Observers are widely used in state space control and model based fault diagnosis processes. However disturbances and model uncertainties often have large impact on the observation results regarding system states or outputs and result in reduced control or fault diagnosis performances. In rotor systems, observer design often faces two major problems: unbalances acting on the shaft are never known to full extent and in case of a rotor with large discs, gyroscopic effect results in variation of system behavior dependent on rotor rotary frequency. The predominant disturbances e.g. unbalance forces and model uncertainties caused by gyroscopic effect appear in rotor systems in a sinusoidal form with rotor rotary frequency. The influences of unbalance forces and gyroscopic effect can be considered as unknown inputs, and the signals of unknown inputs are also sinusoidal. Augmented observers that account for sinusoidal unknown inputs can be used to take advantage of this characteristic of rotor systems. The augmented observer can be applied in the control or fault diagnosis processes and can be used to estimate the distribution matrix of unknown inputs. According to the design purpose, different configurations of the augmented observer are investigated and their restrictions are discussed in this work.

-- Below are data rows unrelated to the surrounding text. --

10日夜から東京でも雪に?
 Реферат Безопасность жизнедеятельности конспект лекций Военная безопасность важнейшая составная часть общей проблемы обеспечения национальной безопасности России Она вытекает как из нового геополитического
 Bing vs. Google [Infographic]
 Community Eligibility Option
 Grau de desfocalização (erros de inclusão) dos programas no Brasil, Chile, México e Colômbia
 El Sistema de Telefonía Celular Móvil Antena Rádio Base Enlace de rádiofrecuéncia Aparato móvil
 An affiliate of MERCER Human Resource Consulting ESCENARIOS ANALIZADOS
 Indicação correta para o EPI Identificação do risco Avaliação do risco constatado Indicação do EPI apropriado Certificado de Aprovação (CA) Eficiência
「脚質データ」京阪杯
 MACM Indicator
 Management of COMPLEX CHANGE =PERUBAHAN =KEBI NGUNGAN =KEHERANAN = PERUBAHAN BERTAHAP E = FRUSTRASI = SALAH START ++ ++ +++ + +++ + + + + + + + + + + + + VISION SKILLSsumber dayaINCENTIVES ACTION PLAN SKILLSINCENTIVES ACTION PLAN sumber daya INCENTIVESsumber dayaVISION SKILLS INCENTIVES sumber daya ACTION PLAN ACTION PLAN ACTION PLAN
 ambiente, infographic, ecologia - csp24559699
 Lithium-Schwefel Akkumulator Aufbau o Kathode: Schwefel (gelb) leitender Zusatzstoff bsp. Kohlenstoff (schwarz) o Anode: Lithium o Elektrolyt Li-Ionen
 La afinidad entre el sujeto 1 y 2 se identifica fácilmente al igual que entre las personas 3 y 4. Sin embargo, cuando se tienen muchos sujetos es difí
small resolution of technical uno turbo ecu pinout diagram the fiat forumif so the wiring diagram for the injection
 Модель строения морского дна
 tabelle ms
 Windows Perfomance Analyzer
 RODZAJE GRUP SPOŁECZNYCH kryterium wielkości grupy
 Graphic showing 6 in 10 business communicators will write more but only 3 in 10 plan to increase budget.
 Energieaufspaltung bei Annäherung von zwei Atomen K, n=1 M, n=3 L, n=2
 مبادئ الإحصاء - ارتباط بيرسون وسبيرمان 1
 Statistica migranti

The performance of the augmented observer are presented and discussed with the respect to system states observation as well as fault detection and isolation.


Augmented observer Control Disturbance Fault detection Fault isolation Gyroscopic effect Rotor Unbalance Unknown input 



This work is based on a research project in partnership with Rolls-Royce Deutschland Ltd and Co KG. and supported by German Research Foundation (DFG) within the framework of the graduate college GRK1344 “Instationäre Systemmodellierung von Flugtriebwerken”.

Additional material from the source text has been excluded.